→ Instructions to follow:
Please copy all the records below word for word, without the pictures.

→ Record extracts:
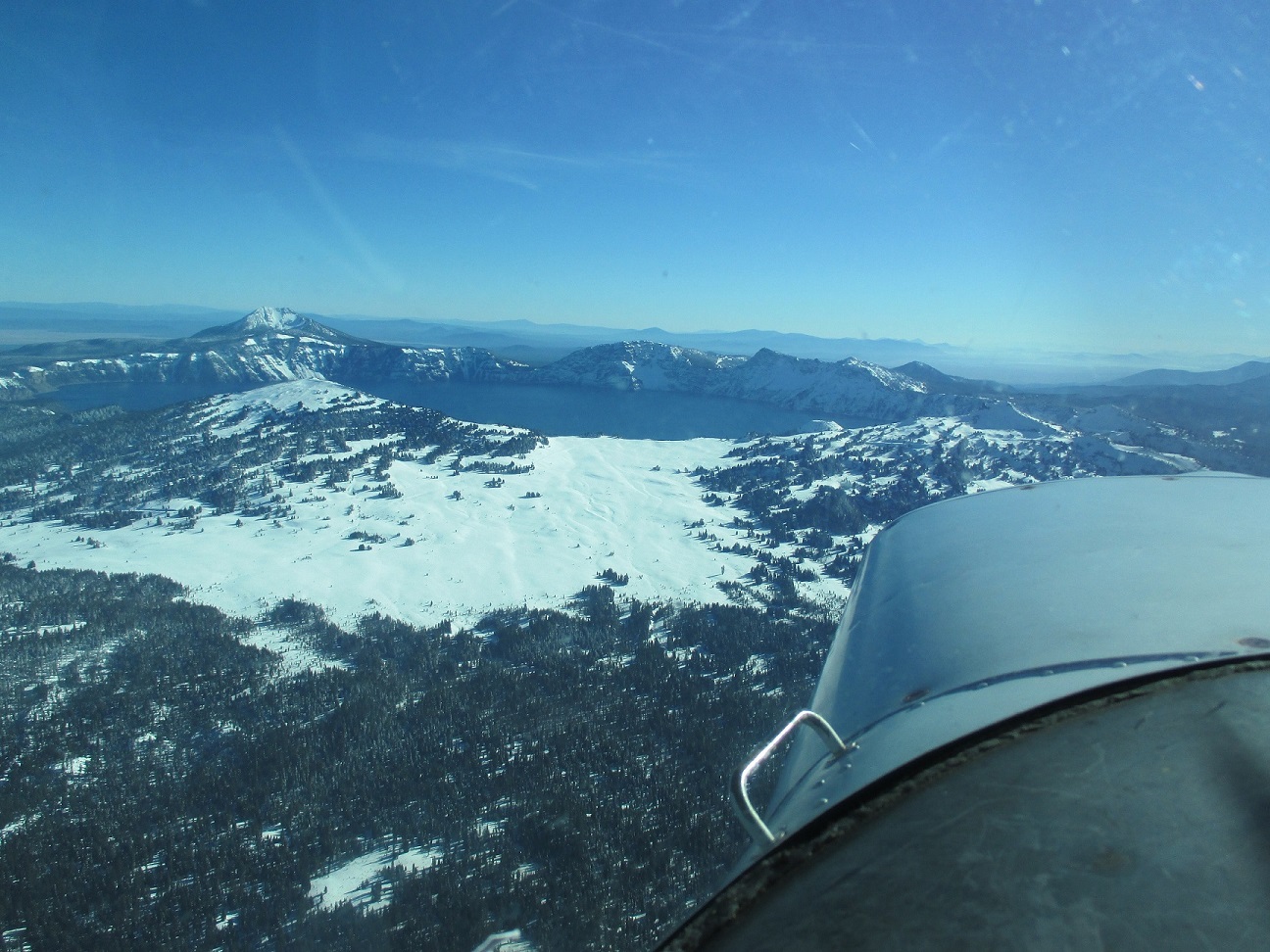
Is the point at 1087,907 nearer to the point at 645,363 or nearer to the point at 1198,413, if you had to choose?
the point at 1198,413

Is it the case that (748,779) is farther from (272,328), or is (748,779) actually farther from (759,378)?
(272,328)

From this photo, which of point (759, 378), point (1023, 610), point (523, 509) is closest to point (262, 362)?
point (759, 378)

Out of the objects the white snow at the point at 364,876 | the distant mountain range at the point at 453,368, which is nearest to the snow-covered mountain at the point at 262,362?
the distant mountain range at the point at 453,368

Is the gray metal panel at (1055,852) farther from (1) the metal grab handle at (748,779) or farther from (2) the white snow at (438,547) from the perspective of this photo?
(2) the white snow at (438,547)

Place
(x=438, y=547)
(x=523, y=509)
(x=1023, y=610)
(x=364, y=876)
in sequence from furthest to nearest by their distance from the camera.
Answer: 1. (x=523, y=509)
2. (x=438, y=547)
3. (x=364, y=876)
4. (x=1023, y=610)

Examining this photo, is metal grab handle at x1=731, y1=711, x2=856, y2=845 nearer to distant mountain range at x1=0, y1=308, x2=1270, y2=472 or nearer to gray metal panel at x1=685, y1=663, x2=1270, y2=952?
gray metal panel at x1=685, y1=663, x2=1270, y2=952

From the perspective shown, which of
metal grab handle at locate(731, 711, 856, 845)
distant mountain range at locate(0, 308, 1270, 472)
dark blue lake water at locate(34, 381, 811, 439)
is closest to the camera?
metal grab handle at locate(731, 711, 856, 845)

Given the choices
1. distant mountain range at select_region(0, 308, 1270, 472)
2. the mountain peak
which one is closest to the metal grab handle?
distant mountain range at select_region(0, 308, 1270, 472)
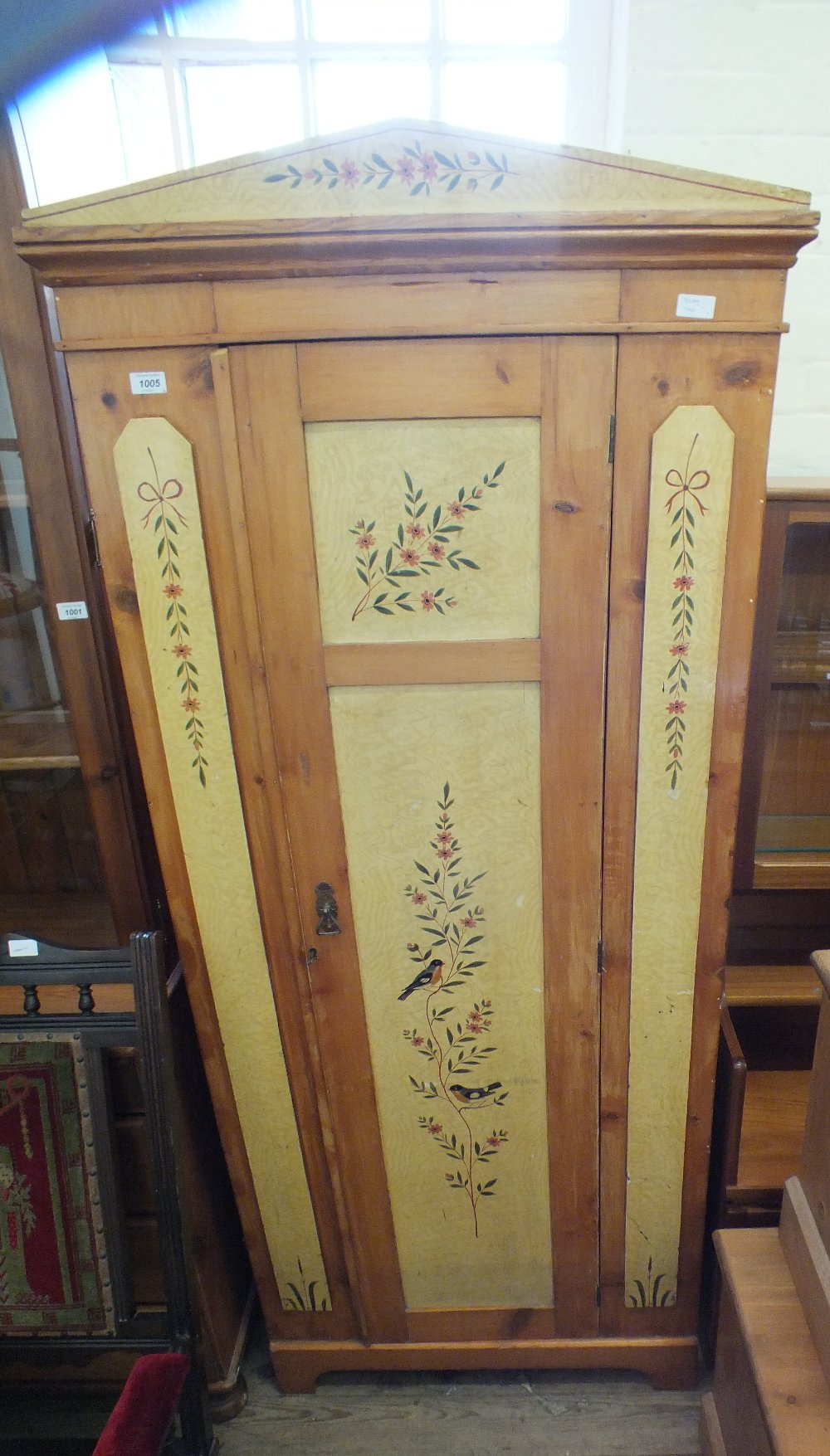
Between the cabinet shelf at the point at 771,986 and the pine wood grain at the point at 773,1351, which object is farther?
the cabinet shelf at the point at 771,986

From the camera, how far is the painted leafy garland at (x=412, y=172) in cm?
89

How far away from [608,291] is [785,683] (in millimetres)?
770

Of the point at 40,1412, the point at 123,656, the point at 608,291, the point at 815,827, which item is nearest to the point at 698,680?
the point at 608,291

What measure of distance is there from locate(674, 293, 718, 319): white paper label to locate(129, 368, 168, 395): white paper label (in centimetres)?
62

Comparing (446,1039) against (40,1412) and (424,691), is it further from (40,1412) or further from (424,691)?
(40,1412)

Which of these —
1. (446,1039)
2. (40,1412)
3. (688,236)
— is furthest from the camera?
(40,1412)

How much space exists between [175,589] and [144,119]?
1.05 meters

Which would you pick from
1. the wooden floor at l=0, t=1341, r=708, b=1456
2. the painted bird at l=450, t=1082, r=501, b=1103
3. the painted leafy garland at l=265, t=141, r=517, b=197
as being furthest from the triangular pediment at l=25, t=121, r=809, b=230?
the wooden floor at l=0, t=1341, r=708, b=1456

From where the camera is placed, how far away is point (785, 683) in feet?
4.61

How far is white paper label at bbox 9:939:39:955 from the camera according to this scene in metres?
1.11

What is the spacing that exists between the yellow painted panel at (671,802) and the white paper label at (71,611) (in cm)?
86

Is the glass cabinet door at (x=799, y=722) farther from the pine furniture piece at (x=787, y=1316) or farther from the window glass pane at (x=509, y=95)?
the window glass pane at (x=509, y=95)

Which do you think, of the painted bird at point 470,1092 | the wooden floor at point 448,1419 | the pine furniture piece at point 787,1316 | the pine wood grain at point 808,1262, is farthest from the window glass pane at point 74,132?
the wooden floor at point 448,1419

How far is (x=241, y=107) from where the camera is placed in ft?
4.92
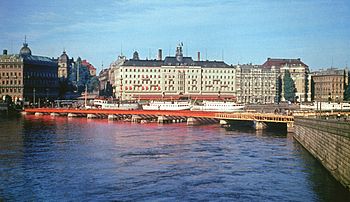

→ Expected output:
Is the point at 1087,907 nearer to the point at 645,363 or nearer to the point at 1198,413, if you had to choose?
the point at 1198,413

Is it the case that (748,779) is farther from (272,328), or is (748,779) actually farther from (759,378)?
(272,328)

From this photo, which of point (759, 378), point (1023, 610), point (523, 509) is closest to point (262, 362)?
point (759, 378)

Out of the objects the white snow at the point at 364,876 | the distant mountain range at the point at 453,368, which is nearest to the snow-covered mountain at the point at 262,362?
the distant mountain range at the point at 453,368

Is the gray metal panel at (1055,852) farther from (1) the metal grab handle at (748,779) or farther from (2) the white snow at (438,547) from the perspective of this photo?
(2) the white snow at (438,547)

Place
(x=438, y=547)
(x=523, y=509)
(x=1023, y=610)
(x=364, y=876)
in sequence from furthest to nearest by their distance from the camera.
Answer: 1. (x=523, y=509)
2. (x=438, y=547)
3. (x=364, y=876)
4. (x=1023, y=610)

Examining this photo, is metal grab handle at x1=731, y1=711, x2=856, y2=845 nearer to distant mountain range at x1=0, y1=308, x2=1270, y2=472 or nearer to gray metal panel at x1=685, y1=663, x2=1270, y2=952?
gray metal panel at x1=685, y1=663, x2=1270, y2=952

From the perspective shown, which of
metal grab handle at locate(731, 711, 856, 845)
distant mountain range at locate(0, 308, 1270, 472)
dark blue lake water at locate(34, 381, 811, 439)
is closest to the camera?
metal grab handle at locate(731, 711, 856, 845)

Given the choices
1. distant mountain range at select_region(0, 308, 1270, 472)
2. the mountain peak
which one is closest to the metal grab handle?
distant mountain range at select_region(0, 308, 1270, 472)
Between the cabinet shelf at the point at 771,986 and the pine wood grain at the point at 773,1351, which object is farther?
the cabinet shelf at the point at 771,986

From the camera, how far is the painted leafy garland at (x=412, y=172) in cm?
89

How far away from [608,291] is [785,683] (in millimetres)?
770

Of the point at 40,1412, the point at 123,656, the point at 608,291, the point at 815,827, which item is nearest to the point at 698,680?
the point at 608,291

What measure of distance is there from locate(674, 293, 718, 319): white paper label to locate(129, 368, 168, 395): white paper label (in centimetres)?
62

Comparing (446,1039) against (40,1412) and (424,691), is it further from (40,1412) or further from (424,691)?
(40,1412)

Which of these —
1. (446,1039)
2. (40,1412)
3. (688,236)
— is furthest from the camera?
(40,1412)

How much space exists between [175,589] and [144,119]?
1.05 meters

Which would you pick from
1. the wooden floor at l=0, t=1341, r=708, b=1456
2. the painted bird at l=450, t=1082, r=501, b=1103
3. the painted leafy garland at l=265, t=141, r=517, b=197
as being furthest from the triangular pediment at l=25, t=121, r=809, b=230?
the wooden floor at l=0, t=1341, r=708, b=1456

From where the camera is placed, how far away is point (785, 683) in feet?
4.61

How far is white paper label at bbox 9:939:39:955 from the camera according to this scene in metres?
1.11

What is the spacing that exists between the yellow painted panel at (671,802) and the white paper label at (71,611) (in cm)?
86

Is the glass cabinet door at (x=799, y=722) farther from the pine furniture piece at (x=787, y=1316) or farther from the window glass pane at (x=509, y=95)?
the window glass pane at (x=509, y=95)

Which do you think, of the painted bird at point 470,1092 | the wooden floor at point 448,1419 | the pine furniture piece at point 787,1316 | the pine wood grain at point 808,1262, is farthest from the window glass pane at point 74,132?
the wooden floor at point 448,1419

How far is (x=241, y=107) from where the camera is placed in ft?
4.92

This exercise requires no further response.